• Provided text:
◇ ◇ ◇

Meghji took that call, the first of many – now not from New York but while on his honeymoon in New Zealand, 19 hours ahead of California and 16 hours ahead of New York. Excluding the legal teams, by then Blackstone had 18 people working on the potential transaction literally around-the-clock. That meant Meghji started working at 4 a.m. in New Zealand – tiptoeing out of his hotel room so as not to wake his wife – when it was noon the previous day in New York, and 9 a.m. in California. This latest hiccup looked to derail the deal after two weeks of intense work.

Meghji told Swamy, “You’ve gotta help me out. I’m in New Zealand, man. On my honeymoon!” Then Meghji had an idea. He asked his New York team to model out different earnings scenarios to assuage any concerns Bachher might have. Later Guimarães and Swamy walked their boss through all the what-ifs. The deal was back to a strong maybe, and pretty soon, it was back on.

◇ ◇ ◇

• Record set:
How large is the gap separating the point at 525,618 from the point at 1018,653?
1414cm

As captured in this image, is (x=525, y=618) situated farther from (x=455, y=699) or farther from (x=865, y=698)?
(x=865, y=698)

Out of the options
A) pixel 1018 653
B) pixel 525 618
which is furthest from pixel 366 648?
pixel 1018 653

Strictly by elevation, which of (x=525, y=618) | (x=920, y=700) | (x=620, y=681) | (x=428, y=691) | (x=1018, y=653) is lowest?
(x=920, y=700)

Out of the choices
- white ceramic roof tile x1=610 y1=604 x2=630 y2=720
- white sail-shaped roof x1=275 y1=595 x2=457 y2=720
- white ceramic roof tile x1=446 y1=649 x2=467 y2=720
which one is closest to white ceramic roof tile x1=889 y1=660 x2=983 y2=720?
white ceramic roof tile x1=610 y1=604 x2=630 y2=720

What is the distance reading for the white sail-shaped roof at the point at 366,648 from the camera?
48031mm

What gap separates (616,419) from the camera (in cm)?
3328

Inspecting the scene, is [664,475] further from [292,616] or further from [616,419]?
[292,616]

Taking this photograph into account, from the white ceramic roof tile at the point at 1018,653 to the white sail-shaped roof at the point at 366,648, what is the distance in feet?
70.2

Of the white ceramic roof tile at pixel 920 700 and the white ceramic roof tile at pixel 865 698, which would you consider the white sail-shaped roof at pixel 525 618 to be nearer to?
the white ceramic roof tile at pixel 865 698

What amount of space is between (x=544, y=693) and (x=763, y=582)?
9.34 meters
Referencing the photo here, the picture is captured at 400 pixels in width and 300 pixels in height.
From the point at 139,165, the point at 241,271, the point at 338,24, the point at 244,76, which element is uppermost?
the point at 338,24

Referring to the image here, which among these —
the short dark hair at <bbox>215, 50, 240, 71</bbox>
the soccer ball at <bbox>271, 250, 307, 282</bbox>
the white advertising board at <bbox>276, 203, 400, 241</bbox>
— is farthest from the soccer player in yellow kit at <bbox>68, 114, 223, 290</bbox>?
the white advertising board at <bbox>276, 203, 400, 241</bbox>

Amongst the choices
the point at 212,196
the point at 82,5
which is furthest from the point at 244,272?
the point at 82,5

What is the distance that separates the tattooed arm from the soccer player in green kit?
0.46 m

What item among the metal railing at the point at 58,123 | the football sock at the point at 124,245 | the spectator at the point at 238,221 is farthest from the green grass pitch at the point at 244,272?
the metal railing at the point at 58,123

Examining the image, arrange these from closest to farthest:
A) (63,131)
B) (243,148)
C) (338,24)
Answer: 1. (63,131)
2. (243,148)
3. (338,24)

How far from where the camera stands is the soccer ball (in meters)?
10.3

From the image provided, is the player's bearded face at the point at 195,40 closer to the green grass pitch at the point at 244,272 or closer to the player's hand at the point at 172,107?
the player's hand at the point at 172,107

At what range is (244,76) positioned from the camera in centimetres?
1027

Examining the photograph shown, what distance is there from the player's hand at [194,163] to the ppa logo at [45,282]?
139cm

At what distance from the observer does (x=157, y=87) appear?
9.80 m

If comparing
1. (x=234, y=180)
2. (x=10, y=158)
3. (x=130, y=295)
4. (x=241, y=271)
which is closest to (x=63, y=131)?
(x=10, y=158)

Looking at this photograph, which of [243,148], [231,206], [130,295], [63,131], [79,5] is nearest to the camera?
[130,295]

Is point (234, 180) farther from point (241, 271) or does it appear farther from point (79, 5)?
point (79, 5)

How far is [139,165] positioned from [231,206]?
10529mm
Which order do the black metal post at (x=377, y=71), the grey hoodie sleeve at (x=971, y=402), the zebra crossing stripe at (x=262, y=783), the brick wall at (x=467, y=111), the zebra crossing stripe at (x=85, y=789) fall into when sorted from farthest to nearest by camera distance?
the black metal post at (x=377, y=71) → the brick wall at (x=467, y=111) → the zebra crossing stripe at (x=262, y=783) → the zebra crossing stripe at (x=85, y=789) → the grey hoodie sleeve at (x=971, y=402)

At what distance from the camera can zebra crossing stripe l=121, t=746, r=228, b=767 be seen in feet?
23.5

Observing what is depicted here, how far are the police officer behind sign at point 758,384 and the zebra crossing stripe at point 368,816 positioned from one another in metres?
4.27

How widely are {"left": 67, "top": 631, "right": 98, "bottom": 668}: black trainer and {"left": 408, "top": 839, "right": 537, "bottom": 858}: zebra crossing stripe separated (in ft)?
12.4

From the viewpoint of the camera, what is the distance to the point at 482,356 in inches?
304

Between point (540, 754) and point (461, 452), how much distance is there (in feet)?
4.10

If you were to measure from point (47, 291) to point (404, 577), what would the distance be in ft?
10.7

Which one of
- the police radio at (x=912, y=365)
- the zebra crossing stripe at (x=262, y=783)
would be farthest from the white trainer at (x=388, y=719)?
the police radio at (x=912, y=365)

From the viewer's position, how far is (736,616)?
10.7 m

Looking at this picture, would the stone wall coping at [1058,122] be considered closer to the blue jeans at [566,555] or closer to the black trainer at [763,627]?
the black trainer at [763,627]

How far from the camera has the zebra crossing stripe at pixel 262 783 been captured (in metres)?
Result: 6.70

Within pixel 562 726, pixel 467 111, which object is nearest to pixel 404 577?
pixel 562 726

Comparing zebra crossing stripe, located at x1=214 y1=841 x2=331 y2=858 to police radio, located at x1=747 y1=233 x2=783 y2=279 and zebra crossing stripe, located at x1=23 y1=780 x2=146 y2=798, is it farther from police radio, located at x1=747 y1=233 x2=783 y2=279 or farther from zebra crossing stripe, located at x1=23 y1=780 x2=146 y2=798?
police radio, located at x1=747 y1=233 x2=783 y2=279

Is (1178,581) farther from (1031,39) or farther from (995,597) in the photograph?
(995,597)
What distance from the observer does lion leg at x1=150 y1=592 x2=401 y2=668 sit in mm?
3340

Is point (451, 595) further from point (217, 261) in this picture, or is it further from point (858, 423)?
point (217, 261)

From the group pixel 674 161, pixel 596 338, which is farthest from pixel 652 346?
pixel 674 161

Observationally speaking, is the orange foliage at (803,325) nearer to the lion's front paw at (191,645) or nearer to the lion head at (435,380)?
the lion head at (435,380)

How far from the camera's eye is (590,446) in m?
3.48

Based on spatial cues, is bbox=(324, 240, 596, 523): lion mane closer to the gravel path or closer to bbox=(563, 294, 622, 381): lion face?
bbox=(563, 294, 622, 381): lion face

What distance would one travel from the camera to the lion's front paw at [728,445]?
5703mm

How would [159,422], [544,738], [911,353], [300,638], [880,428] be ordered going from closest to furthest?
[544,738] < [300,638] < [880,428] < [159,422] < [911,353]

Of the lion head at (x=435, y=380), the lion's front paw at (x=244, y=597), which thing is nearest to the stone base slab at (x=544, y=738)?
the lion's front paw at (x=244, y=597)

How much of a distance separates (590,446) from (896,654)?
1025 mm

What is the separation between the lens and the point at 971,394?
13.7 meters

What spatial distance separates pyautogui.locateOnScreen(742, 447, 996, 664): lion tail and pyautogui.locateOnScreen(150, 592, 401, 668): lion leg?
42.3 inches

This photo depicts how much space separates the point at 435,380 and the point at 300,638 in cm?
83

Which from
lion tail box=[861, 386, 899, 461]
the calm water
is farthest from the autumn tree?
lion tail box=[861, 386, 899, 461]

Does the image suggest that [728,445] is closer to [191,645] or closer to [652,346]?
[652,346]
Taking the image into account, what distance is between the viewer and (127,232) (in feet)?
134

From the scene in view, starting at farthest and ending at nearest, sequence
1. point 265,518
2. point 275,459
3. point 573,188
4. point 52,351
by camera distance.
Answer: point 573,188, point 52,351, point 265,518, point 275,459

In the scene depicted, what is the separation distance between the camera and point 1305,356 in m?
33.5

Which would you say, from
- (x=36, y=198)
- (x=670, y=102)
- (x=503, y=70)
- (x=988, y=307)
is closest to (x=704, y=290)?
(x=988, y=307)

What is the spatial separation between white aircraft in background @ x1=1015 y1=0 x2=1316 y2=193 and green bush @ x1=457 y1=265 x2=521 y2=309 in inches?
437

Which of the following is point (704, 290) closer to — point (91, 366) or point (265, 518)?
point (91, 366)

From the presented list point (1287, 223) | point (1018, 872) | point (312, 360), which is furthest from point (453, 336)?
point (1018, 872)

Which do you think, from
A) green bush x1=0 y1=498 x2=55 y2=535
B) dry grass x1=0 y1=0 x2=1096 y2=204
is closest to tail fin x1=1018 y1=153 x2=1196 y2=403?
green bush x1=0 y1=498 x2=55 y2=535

◇ ◇ ◇

• Set task:
Please continue the account of Meghji's Blackstone deal, picking up after its final sentence.

• Output:
“Link Logistics is Blackstone’s largest portfolio company, and Blackstone is the world’s largest owner of commercial real estate. Our customers range from global e-commerce companies, retailers and manufacturers to the smaller entrepreneurs driving local ‘main street’ businesses. In fact, over 5% of the U.S. economy flows through our buildings. We consider the University of California to be one of the most sophisticated investors in the world, and when they invested in BREIT, it showed us they have confidence in our business, our platform and our real estate. It’s really humbling to us—and we don't take it for granted.”

Luke Petherbridge

CEO, Link Logistics

By now the still highly confidential transaction had acquired a code name: Project Pillar. Given that Blackstone wanted to announce it publicly just before markets opened on January 3, 2023, much remained to be done. Among the must-dos was letting key UC and state government leaders know in confidence about the announcement before it was publicly revealed. First on the list was Regent Richard Sherman, chair of the Board of Regents’ Investments Committee, and Bachher was adamant that only a face-to-face meeting at Sherman’s Los Angeles office would do.

Enter Southwest Airlines, which was in the throes of an operational meltdown that canceled flights and left rival carriers in the California market completely sold out. So Bachher drove from Oakland to Los Angeles, leaving his home exactly at 5 a.m. on December 28 and racing to Sherman’s office in five hours flat.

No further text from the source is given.